Templated Using with Nested Template

Question

The following code does not work because the inferred template parameter F is std::tuple, whereas I want it to be Foo - the former takes two template parameters and the latter takes one.

#include <tuple>

template <typename T>
using Foo = std::tuple<int, T>;

template <template <typename> class F>
void foo(F<std::string> bar) {}

void test() {
  foo(Foo<std::string>());
}

Is there any way to make type inference work with the using statement rather than turning Foo into it's own class?

#include <tuple>

template <typename T>
class Foo {
  std::tuple<int, T> bar;
};

template <template <typename> class F>
void foo(F<std::string> bar) {}

void test() {
  foo(Foo<std::string>());
}

More Info

I am using C++17's std::variant along with using to alias types that are generic on a single type and I would prefer to declare these with using statements rather than creating wrapper classes for each one. Something like this:

// Assuming Plus, Minus, etc all exist
template <typename T>
using Operation = std::variant<Plus<T>, Minus<T>, Times<T>>;

Building a Haskell-Style Functor

The point of this exercise is to build a small functor library loosely based on Haskell's functor typeclass.
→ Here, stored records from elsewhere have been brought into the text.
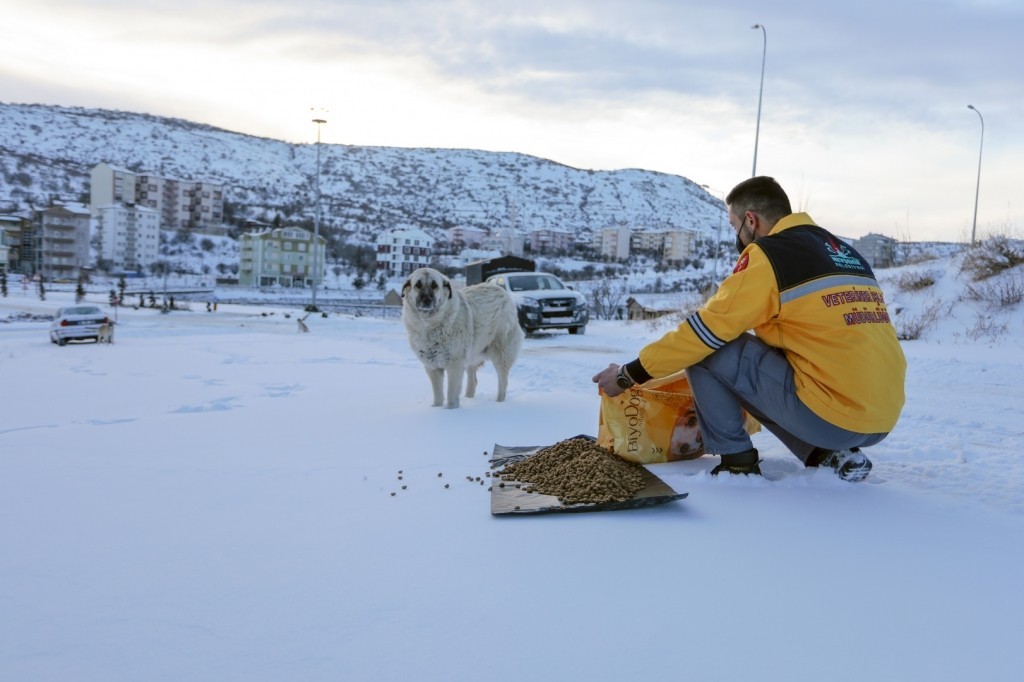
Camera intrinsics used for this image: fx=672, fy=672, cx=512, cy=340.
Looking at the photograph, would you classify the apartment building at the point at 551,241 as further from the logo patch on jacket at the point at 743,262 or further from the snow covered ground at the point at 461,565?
the logo patch on jacket at the point at 743,262

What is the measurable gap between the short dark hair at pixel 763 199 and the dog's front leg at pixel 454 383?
3192mm

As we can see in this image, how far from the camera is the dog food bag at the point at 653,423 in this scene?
11.2 feet

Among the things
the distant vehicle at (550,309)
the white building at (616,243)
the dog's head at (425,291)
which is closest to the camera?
the dog's head at (425,291)

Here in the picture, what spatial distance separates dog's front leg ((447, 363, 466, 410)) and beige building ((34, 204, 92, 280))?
104 m

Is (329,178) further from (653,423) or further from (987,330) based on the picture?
(653,423)

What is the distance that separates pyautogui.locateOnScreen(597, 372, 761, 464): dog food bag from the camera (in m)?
3.41

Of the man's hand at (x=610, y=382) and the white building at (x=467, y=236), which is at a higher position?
the white building at (x=467, y=236)

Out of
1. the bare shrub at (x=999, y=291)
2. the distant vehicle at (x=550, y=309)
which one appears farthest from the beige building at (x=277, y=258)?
the bare shrub at (x=999, y=291)

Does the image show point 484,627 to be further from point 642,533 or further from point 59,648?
point 59,648

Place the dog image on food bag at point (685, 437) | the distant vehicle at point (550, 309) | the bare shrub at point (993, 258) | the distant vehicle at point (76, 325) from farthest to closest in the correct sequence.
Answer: the distant vehicle at point (76, 325) < the distant vehicle at point (550, 309) < the bare shrub at point (993, 258) < the dog image on food bag at point (685, 437)

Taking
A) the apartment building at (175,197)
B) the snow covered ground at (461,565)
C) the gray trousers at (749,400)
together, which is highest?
the apartment building at (175,197)

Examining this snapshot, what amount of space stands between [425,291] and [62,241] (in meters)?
111

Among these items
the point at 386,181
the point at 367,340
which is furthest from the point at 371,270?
the point at 367,340

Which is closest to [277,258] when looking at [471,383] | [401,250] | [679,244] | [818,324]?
[401,250]
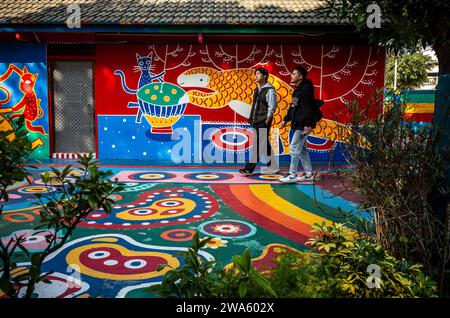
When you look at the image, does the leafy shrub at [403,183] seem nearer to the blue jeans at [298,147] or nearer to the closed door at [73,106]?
the blue jeans at [298,147]

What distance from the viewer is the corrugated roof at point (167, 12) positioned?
8617mm

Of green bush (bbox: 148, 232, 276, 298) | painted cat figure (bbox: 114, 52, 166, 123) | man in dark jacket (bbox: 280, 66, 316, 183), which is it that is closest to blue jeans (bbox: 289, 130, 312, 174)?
man in dark jacket (bbox: 280, 66, 316, 183)

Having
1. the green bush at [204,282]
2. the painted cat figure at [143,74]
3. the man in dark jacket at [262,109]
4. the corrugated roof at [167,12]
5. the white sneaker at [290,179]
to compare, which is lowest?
the white sneaker at [290,179]

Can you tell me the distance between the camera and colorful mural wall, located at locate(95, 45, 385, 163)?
9531 millimetres

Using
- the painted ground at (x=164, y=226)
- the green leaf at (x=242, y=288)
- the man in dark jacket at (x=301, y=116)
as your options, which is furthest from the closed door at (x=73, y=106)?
the green leaf at (x=242, y=288)

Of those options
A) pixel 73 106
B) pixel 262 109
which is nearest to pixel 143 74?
pixel 73 106

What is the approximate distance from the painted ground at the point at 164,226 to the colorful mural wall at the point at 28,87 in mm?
2909

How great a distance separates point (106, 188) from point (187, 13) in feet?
25.1

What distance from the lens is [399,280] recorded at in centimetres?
243

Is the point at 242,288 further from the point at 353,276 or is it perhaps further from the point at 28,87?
the point at 28,87

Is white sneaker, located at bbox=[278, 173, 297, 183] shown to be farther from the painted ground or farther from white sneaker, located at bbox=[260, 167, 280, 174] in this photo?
white sneaker, located at bbox=[260, 167, 280, 174]

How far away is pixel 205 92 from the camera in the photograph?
9.71m
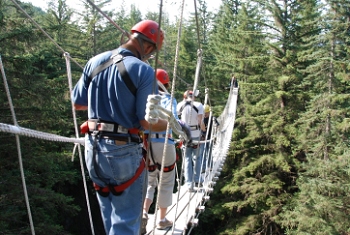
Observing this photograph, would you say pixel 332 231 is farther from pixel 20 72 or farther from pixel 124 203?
pixel 124 203

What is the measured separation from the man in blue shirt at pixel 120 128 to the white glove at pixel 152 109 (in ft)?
0.13

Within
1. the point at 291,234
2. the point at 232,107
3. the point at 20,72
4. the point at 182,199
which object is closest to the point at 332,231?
the point at 291,234

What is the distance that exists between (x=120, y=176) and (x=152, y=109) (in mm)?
263

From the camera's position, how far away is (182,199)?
322 centimetres

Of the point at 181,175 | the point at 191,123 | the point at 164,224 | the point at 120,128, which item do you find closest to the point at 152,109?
the point at 120,128

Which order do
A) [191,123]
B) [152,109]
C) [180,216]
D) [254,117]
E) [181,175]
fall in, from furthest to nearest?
[254,117], [191,123], [180,216], [181,175], [152,109]

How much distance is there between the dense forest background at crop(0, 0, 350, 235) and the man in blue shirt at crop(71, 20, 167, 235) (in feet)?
14.0

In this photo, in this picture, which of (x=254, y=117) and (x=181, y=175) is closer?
(x=181, y=175)

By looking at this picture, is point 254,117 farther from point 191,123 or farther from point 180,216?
point 180,216

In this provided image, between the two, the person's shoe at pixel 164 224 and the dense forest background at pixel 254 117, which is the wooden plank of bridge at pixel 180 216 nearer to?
the person's shoe at pixel 164 224

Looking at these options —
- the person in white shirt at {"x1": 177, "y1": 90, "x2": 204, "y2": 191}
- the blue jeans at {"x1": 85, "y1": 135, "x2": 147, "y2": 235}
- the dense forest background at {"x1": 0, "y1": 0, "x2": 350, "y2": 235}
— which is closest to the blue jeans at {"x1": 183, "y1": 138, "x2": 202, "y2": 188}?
the person in white shirt at {"x1": 177, "y1": 90, "x2": 204, "y2": 191}

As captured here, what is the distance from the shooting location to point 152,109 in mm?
1224

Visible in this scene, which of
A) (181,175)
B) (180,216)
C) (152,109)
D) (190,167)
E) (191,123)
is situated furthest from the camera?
(190,167)

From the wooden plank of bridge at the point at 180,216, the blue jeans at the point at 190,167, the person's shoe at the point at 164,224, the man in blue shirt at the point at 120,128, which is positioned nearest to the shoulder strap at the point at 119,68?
the man in blue shirt at the point at 120,128
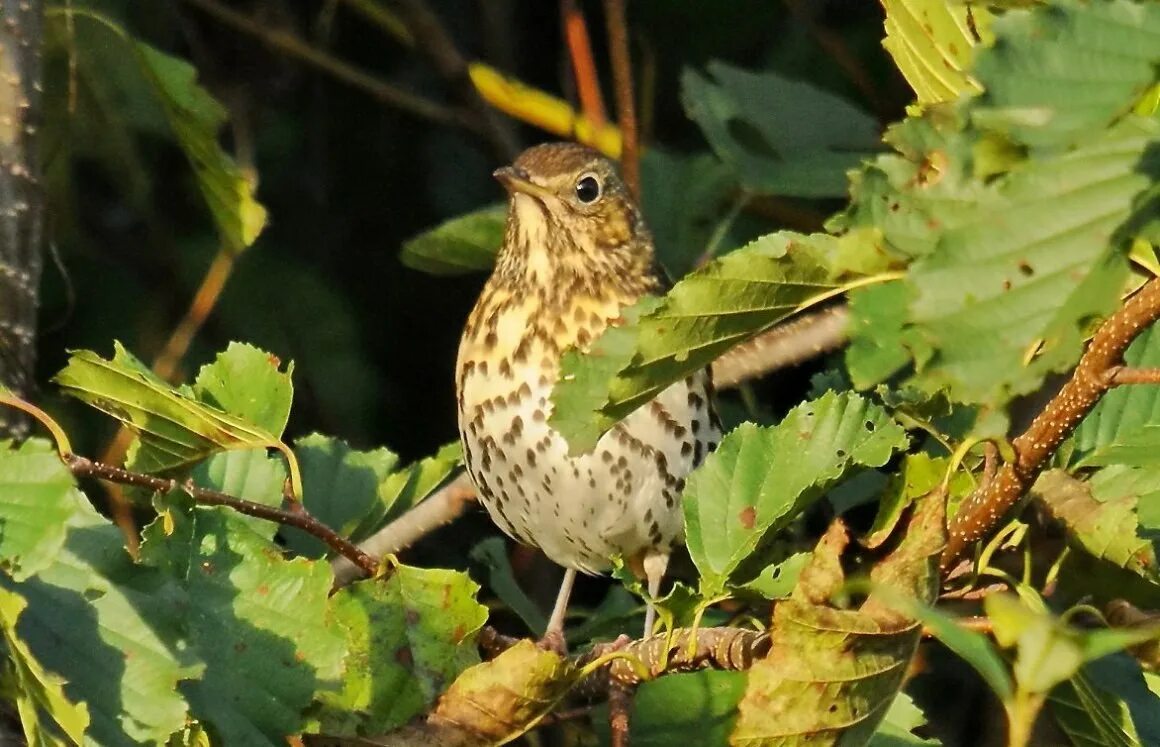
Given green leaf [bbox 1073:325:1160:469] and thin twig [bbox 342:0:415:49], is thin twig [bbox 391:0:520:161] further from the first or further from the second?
green leaf [bbox 1073:325:1160:469]

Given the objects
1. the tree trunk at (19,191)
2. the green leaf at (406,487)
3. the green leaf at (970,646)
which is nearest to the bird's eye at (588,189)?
the green leaf at (406,487)

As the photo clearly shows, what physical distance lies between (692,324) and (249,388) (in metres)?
0.73

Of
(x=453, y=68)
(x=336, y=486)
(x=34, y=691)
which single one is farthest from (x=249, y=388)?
(x=453, y=68)

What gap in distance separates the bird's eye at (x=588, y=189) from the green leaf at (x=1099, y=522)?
1.19m

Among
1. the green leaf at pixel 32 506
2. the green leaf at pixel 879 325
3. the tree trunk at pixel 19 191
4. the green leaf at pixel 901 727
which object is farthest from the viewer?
the tree trunk at pixel 19 191

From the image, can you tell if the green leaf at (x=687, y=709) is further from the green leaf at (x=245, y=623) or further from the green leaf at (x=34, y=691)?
the green leaf at (x=34, y=691)

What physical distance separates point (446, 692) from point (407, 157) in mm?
2244

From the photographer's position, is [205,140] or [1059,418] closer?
[1059,418]

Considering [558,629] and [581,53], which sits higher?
[581,53]

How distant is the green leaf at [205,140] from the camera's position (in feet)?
7.22

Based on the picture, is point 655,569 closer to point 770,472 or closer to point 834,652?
point 770,472

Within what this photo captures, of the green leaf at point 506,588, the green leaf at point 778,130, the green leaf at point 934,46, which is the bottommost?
the green leaf at point 506,588

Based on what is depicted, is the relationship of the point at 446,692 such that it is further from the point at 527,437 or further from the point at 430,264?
the point at 430,264

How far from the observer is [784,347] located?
2469 millimetres
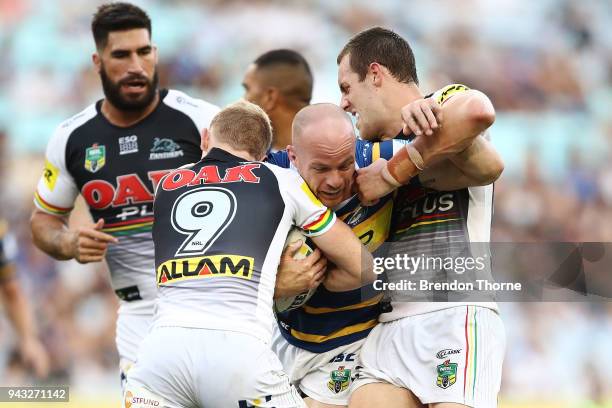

I have defined the "typeclass" like this:

template <template <typename> class F>
class Functor {
public:
  template <typename T, typename U>
  static F<U> fmap(std::function<U(T)> f, F<T> functor);
};

But I also wanted to add some sugar so that you can create a general mapper that will map a function over any function type without pre-specifying the functor type:

template <typename T, typename U>
struct FMap {
  FMap(std::function<U(T)> f) : f_(f) {}

  template <template <typename> class F>
  F<U> operator()(F<T> functor) {
    return Functor<F>::fmap(f_, functor);
  }

private:
  std::function<U(T)> f_;
};

template <typename T, typename U>
FMap<T, U> fmap(std::function<U(T)> f) {
  return FMap<T, U>(f);
}

This works well with a simple value-wrapper functor:

template <typename T>
class Value {
public:
  Value(T value) : value_(value) {}

  const T& value() const {
    return value_;
  }

private:
  T value_;
};

template <>
template <typename T, typename U>
Value<U> Functor<Value>::fmap(std::function<U(T)> f, Value<T> value) {
  return Value<U>(f(value.value()));
}

void test() {
  std::function<std::string(int)> fn = [](int x) {
    return std::to_string(x);
  };
  auto result = fmap(fn)(Value(42));
  // result.value() == "42"
}

Now I am trying to get it to work with a more complicated type that uses std::tuple or std::variant like in the above example.

template <>
template <typename T, typename U>
Foo<U> Functor<Foo>::fmap(std::function<U(T)> f, Foo<T> value) {
  return Foo<U>(std::get<0>(value), f(std::get<1>(value)));
}

void test() {
  std::function<std::string(int)> fn = [](int x) {
    return std::to_string(x);
  };
  // This is the desirable syntax but it doesn't build
  // fmap(fn)(Foo<int>(42, 7));

  // This builds but it's super ugly
  fmap(fn).operator()<Foo>(Foo<int>(42, 7));
}

Based on the response by SkepticalEmpiricist below, I am thinking that type aliases may not be the way to go here and instead I will have to introduce small wrapper classes - unless there is an SFINAE approach that would get this working.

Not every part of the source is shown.